Until we figure out how to adequately use this abundance of labor, we can't be intentionally trying to punish people so they will go yank up their bootstraps and become a CEO of their own Fortune 500 company.
The problem lies in using starvation as an incentive to work. We'll inevitably have more people than work required to produce goods (which in reality we're already in that situation) and sudden genocide of the population isn't going to fix or help that. We've transitioned to a manufacturing/agricultural economy to a service based one, and even that is being outsourced.
Its a boogeyman of a word but we're leading towards a Post-scarcity economy. Not only will production but even service will be automated. I mean hell look at most burger flipping jobs or barista jobs. People are being literally paid to have a machine make coffee, and then then pass that coffee to a person. Is a non-job. It's busy work. It's a piss poor way of treating labor. But they have to do it because if they don't they'll starve. Most jobs out there can be done automatically. Hell, we're even having people check out their own groceries for the past 10 years.
When we reach a point where the majority of manufacturing or even service has become automated, what is the rest of society supposed to do? Just kindly die off? To me it seems thats what a lot of people want the goal to be.
There's gotta be a change in how we view work. Take farming. Say you're born on a farm and you're told by your folks that you need to work on the farm because if you don't we'll starve. That's how farming worked for thousands of years. Now with technology we have machines and methods that can produce yields thousandfold what a farming family could ever produce. What incentive would you have when told, "Hey you need to work on this farm and do this job, because its what we do." We live in a society where we're told, you have to work, because thats what we've always done.
Well what happens when you live in a society where most of the work is automated, yet you're told that you still need to find work, because even though we've got the production and service handled, you still need to work or die?

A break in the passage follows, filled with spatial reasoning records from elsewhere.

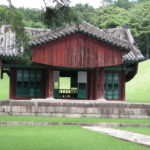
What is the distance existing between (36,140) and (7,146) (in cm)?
157

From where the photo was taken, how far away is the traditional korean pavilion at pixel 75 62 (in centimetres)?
2916

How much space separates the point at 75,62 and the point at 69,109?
6545 mm

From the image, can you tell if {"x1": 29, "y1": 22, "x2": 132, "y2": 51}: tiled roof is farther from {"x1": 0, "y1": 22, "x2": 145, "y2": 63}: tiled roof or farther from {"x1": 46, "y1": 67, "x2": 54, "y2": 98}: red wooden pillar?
{"x1": 46, "y1": 67, "x2": 54, "y2": 98}: red wooden pillar

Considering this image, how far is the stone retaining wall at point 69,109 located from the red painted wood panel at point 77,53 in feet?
19.1

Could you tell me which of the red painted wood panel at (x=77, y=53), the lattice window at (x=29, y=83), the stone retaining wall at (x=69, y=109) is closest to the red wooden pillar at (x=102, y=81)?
the red painted wood panel at (x=77, y=53)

Show me a graph since the 1900s where high amounts of unemployement has ever shown a reduction in productivity. No matter what happens to the workforce, productivity marches on going up and up. This shows we're reaching a point where there will be more people than jobs available. And when that happens what do we do? Just let people die because there's too many of us? Of course not, all those people need to "buy" things to keep the economy going.
So whats the solution? Well we need to change our view on how the culture of what "work" means. It's pretty simple but culturally its very repugnant. We no longer use starvation as incentive to work. We feed our people, we clothe them, we shelter them. If they want luxuries then they can work for them. The fact is we KIND of do that already. We call it anything but welfare or a living wage. We have to find "reasons" to justify why we're giving money away with our tax dollars. We call it SNAP because food is important. We call it disability because people aren't all physically the same. We provide money for children because kids be important, yo. We provide Medicaid because its good to heal the sick.
But of course that opens questions, "what is a luxury?" I guess I'm not smart enough to decide what constitutes as a luxury or not. But maybe as a whole we can agree upon that.
The thing is people are pretty fluid on what the definition of "good enough" is. Some people want more things, some people just want to make sure they have a meal every day.
If everyone had the same footing in terms of basic necessities: shelter, food, clothing. Do you think that it would destroy us economically? That nobody would be incentivized to "bootstrap" themselves to a higher position to aquire higher end luxuries? Of course not. There's always going to be people that want more, and they'll work for more. But that doesn't mean there aren't people that are satisfied, and if they are satisfied then so what? Does everyone have to follow the same path in life? You take care of everyone's basic needs and then that will free up the market for others that want "more"
Of course this is all incoherent rambling utopia talk. But the bottom line is, jobs will become more scarce as productivity becomes less scarce. We can either just keeping people starving and doing busy work to get by or we can take care of those needs and let the people who want more do more.